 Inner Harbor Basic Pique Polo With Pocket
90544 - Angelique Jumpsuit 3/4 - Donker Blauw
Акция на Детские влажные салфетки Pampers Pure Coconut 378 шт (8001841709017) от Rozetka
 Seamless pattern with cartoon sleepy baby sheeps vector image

* * *

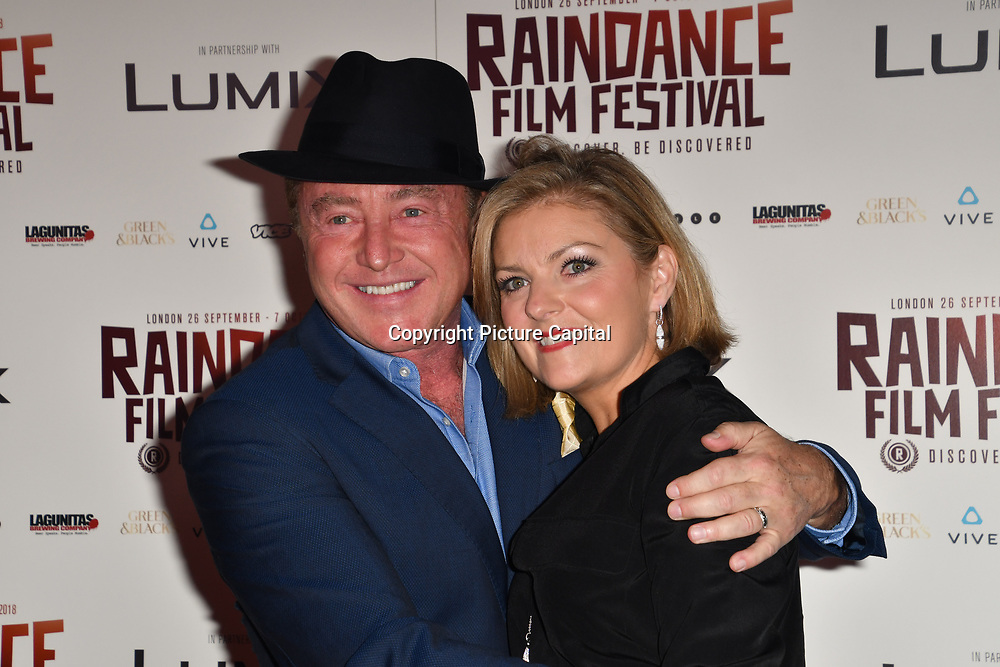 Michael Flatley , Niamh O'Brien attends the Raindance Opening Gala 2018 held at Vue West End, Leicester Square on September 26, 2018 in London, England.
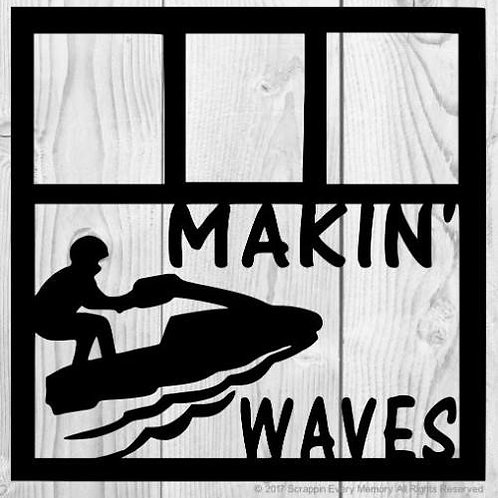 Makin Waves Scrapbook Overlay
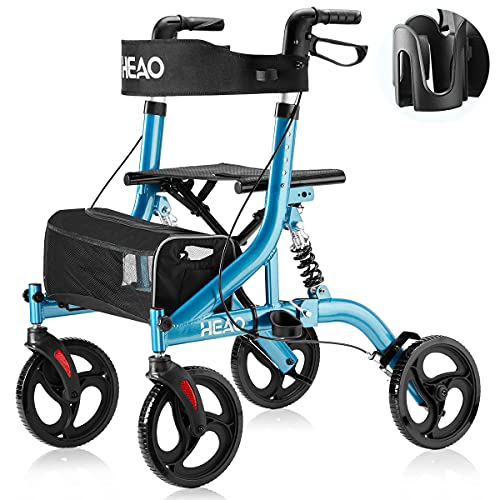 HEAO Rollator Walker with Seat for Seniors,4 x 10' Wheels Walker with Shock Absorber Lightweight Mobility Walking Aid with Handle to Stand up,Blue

* **Exercise objective**:
In the entries above, find the line with "Inner Harbor Basic Pique Polo With Pocket" and the line with "Seamless pattern with", then set down exactly those two and every line between them, nothing else.

* **Answer space**:
 Inner Harbor Basic Pique Polo With Pocket
90544 - Angelique Jumpsuit 3/4 - Donker Blauw
Акция на Детские влажные салфетки Pampers Pure Coconut 378 шт (8001841709017) от Rozetka
 Seamless pattern with cartoon sleepy baby sheeps vector image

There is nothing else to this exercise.